**ZIEL DER AUFGABE:** Führen Sie den Text über §2 der Tierschutznovelle von 1986 im Anschluss an seinen letzten Satz weiter.

**ÜBUNGSTEXT:**
_ _ _ _ _
Nirgendwo wird die Diskrepanz zwischen dem gewollten versprochenen und dem tatsächlich erreichten Zustand so deutlich, wie beim Vergleich zwischen den Anforderungen des §2 der Tierschutznovelle von 1986 und der vorherrschenden Wirklichkeit. §2 lautet: „Wer ein Tier hält, betreut oder zu betreuen hat, (1) muß das Tier seiner Art und seinen Bedürfnissen entsprechend angemessen ernähren, pflegen und verhaltensgerecht unterbringen, (2) darf die Möglichkeit des Tieres zu artgemäßer Bewegung nicht so einschränken, daß ihm Schmerzen oder vermeidbare Leiden oder Schäden zugefügt werden.” Kein normal denkender Mensch könnte auf den Gedanken kommen, daß man den oft eindeutig tierquälerischen Zustand der N. mit dieser Vorschrift für ver- einbar halten kann, selbst wenn man sie im Vergleich zum Wortlaut von 1972 für eine punktuelle Verschlechterung zu Lasten der Nutztiere hält.
_ _ _ _ _
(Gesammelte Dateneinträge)
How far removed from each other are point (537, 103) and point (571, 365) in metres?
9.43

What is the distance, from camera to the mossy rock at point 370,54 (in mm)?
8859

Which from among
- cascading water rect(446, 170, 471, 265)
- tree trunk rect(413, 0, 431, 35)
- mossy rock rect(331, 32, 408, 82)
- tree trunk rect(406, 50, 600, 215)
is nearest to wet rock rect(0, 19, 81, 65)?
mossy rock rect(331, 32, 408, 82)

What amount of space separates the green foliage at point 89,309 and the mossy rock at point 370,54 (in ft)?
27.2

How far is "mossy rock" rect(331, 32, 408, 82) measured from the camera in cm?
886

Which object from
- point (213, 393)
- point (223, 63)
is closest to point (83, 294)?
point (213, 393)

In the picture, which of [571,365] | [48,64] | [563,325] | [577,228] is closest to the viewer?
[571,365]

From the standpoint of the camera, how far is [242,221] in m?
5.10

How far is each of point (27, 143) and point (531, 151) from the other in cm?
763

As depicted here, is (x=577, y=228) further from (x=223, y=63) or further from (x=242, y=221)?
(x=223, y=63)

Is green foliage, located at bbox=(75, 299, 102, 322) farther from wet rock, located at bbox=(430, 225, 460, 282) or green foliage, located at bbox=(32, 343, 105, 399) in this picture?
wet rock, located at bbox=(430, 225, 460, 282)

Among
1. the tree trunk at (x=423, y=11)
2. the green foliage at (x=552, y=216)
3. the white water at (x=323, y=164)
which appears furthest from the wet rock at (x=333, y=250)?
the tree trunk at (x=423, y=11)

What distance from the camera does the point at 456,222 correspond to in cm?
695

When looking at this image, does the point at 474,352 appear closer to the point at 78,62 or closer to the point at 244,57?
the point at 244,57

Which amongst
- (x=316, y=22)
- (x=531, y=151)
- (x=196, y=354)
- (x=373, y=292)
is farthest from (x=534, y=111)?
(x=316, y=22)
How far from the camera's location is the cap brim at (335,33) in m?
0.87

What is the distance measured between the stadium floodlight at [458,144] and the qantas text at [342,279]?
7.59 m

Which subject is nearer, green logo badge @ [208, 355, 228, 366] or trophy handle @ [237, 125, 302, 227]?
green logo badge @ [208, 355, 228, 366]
_ _ _ _ _
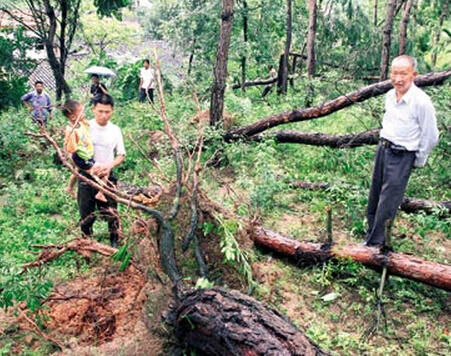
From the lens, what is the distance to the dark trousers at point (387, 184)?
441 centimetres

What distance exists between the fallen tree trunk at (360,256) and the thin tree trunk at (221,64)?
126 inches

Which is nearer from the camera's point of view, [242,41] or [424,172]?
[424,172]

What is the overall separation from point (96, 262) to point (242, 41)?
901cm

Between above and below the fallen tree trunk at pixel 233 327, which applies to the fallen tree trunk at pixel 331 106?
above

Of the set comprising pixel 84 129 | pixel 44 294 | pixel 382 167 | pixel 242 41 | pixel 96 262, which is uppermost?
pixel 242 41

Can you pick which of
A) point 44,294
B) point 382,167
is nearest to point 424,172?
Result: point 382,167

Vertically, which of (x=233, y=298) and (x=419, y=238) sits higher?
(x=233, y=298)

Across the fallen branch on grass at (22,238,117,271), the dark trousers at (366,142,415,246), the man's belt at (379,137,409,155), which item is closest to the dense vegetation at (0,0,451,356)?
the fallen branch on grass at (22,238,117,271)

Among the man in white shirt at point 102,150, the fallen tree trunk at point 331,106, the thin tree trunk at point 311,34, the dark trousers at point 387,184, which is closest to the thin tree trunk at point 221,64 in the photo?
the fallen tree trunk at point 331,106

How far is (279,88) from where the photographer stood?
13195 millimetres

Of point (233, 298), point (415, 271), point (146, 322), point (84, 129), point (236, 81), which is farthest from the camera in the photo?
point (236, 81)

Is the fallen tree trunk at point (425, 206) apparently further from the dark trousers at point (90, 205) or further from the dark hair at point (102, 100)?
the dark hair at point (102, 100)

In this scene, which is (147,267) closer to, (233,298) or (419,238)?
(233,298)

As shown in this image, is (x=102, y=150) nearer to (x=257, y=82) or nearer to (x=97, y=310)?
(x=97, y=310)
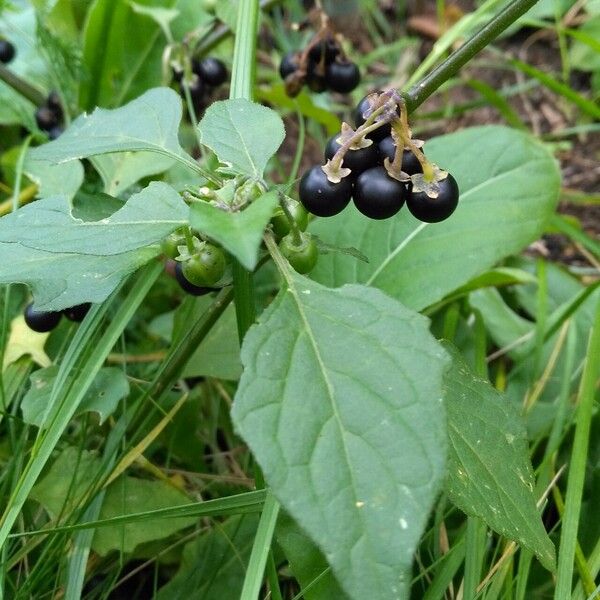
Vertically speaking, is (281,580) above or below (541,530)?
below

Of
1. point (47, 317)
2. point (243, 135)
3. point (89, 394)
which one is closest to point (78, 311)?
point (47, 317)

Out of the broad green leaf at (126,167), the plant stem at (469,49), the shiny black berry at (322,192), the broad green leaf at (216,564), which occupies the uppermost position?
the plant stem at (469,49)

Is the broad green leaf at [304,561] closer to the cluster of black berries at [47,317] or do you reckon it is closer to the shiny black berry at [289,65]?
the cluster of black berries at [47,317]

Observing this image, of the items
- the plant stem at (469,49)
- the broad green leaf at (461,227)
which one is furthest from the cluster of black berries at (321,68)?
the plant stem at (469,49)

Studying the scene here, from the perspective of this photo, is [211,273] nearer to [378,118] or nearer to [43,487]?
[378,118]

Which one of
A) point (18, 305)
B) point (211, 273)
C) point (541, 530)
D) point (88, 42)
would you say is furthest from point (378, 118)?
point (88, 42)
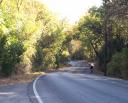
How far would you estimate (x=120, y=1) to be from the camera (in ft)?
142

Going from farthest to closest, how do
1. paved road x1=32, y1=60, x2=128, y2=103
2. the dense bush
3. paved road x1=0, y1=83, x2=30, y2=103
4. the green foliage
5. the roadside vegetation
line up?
_ _ _ _ _
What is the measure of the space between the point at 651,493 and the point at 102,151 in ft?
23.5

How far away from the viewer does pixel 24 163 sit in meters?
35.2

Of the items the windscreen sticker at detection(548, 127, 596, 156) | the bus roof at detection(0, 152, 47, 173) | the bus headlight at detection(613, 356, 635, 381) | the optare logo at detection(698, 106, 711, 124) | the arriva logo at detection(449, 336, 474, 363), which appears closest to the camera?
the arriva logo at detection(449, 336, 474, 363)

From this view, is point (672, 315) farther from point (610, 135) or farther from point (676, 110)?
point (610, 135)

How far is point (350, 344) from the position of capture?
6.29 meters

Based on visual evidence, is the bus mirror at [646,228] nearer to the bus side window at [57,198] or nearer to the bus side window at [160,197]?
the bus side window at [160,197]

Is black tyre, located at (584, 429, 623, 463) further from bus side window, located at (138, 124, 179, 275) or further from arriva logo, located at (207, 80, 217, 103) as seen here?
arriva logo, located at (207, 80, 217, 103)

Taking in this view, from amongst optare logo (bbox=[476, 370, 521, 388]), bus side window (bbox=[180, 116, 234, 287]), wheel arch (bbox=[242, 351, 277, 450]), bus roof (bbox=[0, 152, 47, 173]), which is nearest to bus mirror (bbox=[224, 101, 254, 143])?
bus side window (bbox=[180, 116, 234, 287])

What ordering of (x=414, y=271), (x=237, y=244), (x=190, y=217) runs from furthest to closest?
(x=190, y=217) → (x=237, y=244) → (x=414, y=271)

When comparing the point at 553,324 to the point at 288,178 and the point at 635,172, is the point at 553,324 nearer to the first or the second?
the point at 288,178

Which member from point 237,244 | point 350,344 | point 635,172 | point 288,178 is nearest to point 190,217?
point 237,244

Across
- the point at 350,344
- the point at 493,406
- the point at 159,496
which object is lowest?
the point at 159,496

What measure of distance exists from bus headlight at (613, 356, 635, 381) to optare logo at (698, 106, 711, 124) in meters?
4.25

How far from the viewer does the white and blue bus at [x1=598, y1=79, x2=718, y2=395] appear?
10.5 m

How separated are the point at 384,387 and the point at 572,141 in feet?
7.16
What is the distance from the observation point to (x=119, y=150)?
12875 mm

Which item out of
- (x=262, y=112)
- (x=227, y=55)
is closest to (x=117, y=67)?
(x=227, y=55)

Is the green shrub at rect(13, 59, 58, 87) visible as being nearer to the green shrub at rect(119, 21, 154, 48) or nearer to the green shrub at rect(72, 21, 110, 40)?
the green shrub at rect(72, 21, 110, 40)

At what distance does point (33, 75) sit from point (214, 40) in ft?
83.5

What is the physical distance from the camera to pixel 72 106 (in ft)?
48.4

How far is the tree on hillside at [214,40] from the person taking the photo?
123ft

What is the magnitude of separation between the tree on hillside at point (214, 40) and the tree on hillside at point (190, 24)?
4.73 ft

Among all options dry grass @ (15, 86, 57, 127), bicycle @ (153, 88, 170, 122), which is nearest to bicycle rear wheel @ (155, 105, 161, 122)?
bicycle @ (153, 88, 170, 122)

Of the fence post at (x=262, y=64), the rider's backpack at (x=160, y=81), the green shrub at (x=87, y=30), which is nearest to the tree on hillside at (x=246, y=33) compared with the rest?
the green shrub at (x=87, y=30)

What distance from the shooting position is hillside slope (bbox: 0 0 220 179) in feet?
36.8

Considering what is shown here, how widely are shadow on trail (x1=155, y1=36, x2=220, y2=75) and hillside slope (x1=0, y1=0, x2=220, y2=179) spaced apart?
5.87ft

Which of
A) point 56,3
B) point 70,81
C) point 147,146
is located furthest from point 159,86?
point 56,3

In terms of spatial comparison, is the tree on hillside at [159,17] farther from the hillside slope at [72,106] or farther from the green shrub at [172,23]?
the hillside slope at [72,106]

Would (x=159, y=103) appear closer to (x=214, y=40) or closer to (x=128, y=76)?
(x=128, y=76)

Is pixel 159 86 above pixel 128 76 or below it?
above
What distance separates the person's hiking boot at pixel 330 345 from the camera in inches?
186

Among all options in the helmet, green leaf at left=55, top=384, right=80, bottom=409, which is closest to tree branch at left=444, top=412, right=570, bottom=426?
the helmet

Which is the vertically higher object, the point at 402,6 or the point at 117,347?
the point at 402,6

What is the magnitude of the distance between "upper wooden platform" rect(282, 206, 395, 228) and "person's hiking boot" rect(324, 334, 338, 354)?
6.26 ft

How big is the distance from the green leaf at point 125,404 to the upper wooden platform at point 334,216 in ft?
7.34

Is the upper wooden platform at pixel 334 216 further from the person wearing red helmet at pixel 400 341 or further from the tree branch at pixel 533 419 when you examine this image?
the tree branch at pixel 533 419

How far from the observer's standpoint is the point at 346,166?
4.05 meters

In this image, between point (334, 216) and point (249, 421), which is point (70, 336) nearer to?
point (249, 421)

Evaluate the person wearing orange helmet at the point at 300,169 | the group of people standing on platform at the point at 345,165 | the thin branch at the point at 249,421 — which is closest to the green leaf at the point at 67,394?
_ _ _ _ _
**SCHRIFTLICHE ANTWORT:**
Wenn man die Prozesse gegen Hennenhalter verfolgt, stößt man immer wieder auf Formulierungen, die es erlauben, die in § 1 und 2 des Tierschutzgesetzes aufgestellten Grundsätze zu umgehen. Am 18.2. 1987 ist vom Bundesgerichtshof der Freispruch eines Hennenhalters bestätigt worden, und zwar nicht, weil man das Leiden der Tiere angezweifelt hätte, aber diese Leiden waren nach Ansicht des Gerichtes nicht „erheblich”, wie es in § 17 als Voraussetzung für die Strafbarkeit vorgeschrieben ist.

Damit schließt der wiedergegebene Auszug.